Semblable déconvenue survint en 1997 au Groupe de recherches archéologiques tournugeois ou GRAT (le bien nommé), lorsqu'il s'avisa de « procéder au dégagement » d'une cadole « dont la voûte effondrée semblait a priori recouvrir un remplissage assez épais, susceptible de recéler des vestiges contemporains de son édification ». Tout ce que la « fouille » révéla, c'est que l'édifice était en fait construit sur un murger et que le sol en avait été régularisé par un dallage, d'où une hauteur de mur conservée moindre que celle escomptée. Dans le comblement ne furent trouvés que des « fragments de céramiques » « de facture récente » (2).

Une capitelle qui a l'âge du bronze

Dernier exemple, le sondage archéologique effectué dans une capitelle située à Aubussargues dans le Gard, par la section archéologique de l'Association « Histoire et civilisation de l'uzège ». Voyant dans l'aspect massif et la construction soignée de l'édifice, ainsi que dans la faible hauteur de son entrée, la marque d'un « certain archaïsme » et la promesse d'un « remplissage important », les fouilleurs furent quelque peu déçus lorsque leur méticuleux sondage s'arrêta à 15 cm de profondeur à peine, au substrat rocheux, pour ne livrer que « des boutons, un clou, une figurine en plomb très abîmée, une plaquette de broche, une pièce de monnaie en bronze de cinq centimes, à l'effigie de Napoléon III, datée de 1856 ». Aucun tesson de poterie, de rares charbons de bois, dont aucun sous l'« orifice circulaire au sommet » de l'édifice, censé être une cheminée (3).

De la capitelle au grand ensemble

On pourrait multiplier les exemples anciens ou récents de sondages partiels ou de fouilles complètes de cabanes qui se sont traduit par des déconvenues pour leurs initiateurs. Il semblerait que l'on ait là comme un passage obligé pour chaque nouvelle génération de chercheurs. Mais de là à dire que la fouille archéologique est totalement inutile, il y a un pas que nous ne franchirons pas.

D'ailleurs, dans le cas d'un groupe de cabanes accolées ou reliées entre elles, la fouille archéologique des diverses pièces peut livrer des renseignements sur leurs fonctions respectives mais aussi sur leur datation relative, autrement dit l'antériorité d'une cellule par rapport à l'autre.

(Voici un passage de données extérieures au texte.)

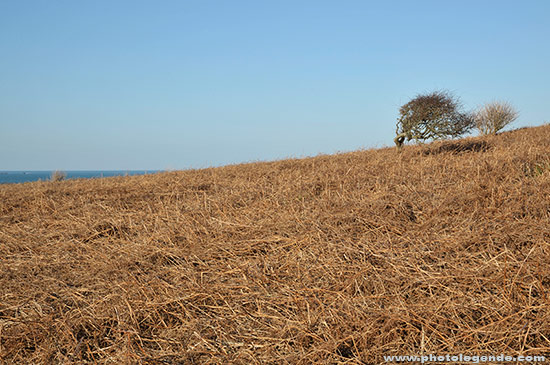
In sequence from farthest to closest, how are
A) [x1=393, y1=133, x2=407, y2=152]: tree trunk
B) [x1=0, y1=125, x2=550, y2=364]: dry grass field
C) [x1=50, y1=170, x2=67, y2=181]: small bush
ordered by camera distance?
[x1=50, y1=170, x2=67, y2=181]: small bush → [x1=393, y1=133, x2=407, y2=152]: tree trunk → [x1=0, y1=125, x2=550, y2=364]: dry grass field

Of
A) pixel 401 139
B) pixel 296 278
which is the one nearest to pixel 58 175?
pixel 401 139

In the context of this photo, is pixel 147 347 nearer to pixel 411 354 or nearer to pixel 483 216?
pixel 411 354

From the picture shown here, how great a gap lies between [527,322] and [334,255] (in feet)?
5.90

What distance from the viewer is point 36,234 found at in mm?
6125

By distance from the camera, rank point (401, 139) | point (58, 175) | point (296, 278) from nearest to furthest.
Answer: point (296, 278) < point (401, 139) < point (58, 175)

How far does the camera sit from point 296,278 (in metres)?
3.73

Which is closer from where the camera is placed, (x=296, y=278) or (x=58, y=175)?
(x=296, y=278)

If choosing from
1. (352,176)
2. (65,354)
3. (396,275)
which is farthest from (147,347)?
(352,176)

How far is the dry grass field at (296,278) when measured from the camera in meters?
2.76

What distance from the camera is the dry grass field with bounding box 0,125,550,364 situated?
276cm

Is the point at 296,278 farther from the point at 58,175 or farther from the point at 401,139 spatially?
the point at 58,175

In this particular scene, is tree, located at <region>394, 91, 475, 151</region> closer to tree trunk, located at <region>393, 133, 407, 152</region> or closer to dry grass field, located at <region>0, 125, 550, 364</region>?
tree trunk, located at <region>393, 133, 407, 152</region>

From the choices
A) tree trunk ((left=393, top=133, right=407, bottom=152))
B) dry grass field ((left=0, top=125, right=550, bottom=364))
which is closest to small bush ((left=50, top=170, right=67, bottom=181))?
dry grass field ((left=0, top=125, right=550, bottom=364))

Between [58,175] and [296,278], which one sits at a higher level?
[58,175]
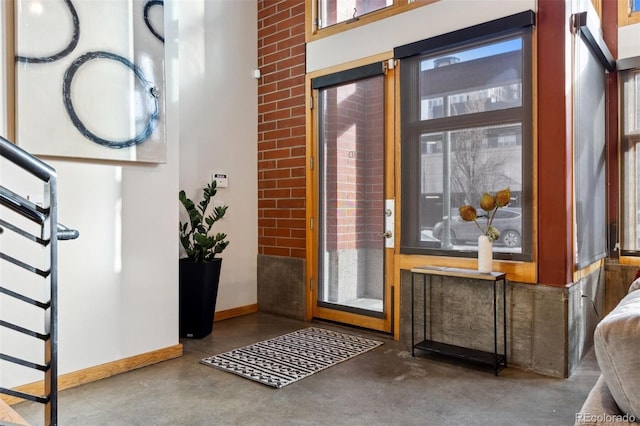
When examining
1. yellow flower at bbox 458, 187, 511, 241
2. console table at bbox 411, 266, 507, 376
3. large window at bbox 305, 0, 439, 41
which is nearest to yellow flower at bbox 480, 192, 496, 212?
yellow flower at bbox 458, 187, 511, 241

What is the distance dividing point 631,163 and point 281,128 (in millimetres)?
3281

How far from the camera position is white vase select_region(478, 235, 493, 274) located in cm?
316

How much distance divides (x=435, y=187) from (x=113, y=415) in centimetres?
269

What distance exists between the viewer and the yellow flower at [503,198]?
3.08m

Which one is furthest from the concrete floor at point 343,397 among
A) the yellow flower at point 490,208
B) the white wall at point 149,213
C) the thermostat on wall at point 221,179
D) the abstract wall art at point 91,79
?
the thermostat on wall at point 221,179

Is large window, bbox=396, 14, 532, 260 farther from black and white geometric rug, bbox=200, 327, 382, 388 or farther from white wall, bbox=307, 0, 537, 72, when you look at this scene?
black and white geometric rug, bbox=200, 327, 382, 388

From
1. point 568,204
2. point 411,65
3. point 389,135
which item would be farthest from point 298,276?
point 568,204

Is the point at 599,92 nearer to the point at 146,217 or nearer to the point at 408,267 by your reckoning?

C'est ce qui s'est passé pour un ensemble en pierre sèche situé au lieu dit La Librotte sur la commune de Blauzac dans le Gard. Composé d'une cabane en forme d'ogive, d'une cabane carrée à quatre faces convexes et d'un local voûté intermédiaire, le tout précédé d'une cour et flanqué d'un enclos, cet ensemble a vu ses différentes parties sondées par l'association « Histoire et Civilisation de l'Uzège » déjà citée (4).

La quantité de céramique recueillie (une vingtaine de pièces différentes !) vient conforter les indices fournis par les aménagements de la cabane carrée (cheminée d'angle avec hotte et conduit, fenêtre dans le niveau supérieur) : il s'agit d'une habitation. La cabane carrée a fourni de la poterie jaune clair de la seconde moitié du XIXe siècle ou du début du XXe alors que la cabane circulaire recélait de la céramique glacurée attribuable au XVIIIe siècle ou au début du XIXe, la ronde est donc antérieure à la carrée. La deuxième moitié du XVIIIe siècle ayant été en Uzège une époque marquée par des défrichements pour créer des emblavures, on peut imaginer le scénario suivant :

- XVIIIe - début XIXe : édification d'une capitelle circulaire à usage purement agricole (d'où les pierres à aiguiser mises au jour);

- 2e moitié du XIXe - début du XXe : adjonction de la capitelle carrée à usage d'habitation, ainsi que du local intermédiaire.

Cette chronologie est confirmée par les gens du mas voisin : un ménage de domestiques, travaillant pour le compte d'un écclésiastique, habitait encore les lieux au moment de la Première Guerre mondiale.

NOTES

(1) François Poujardieu, Les cabanes en pierres sèches du Périgord Noir, manuscrit, 1999.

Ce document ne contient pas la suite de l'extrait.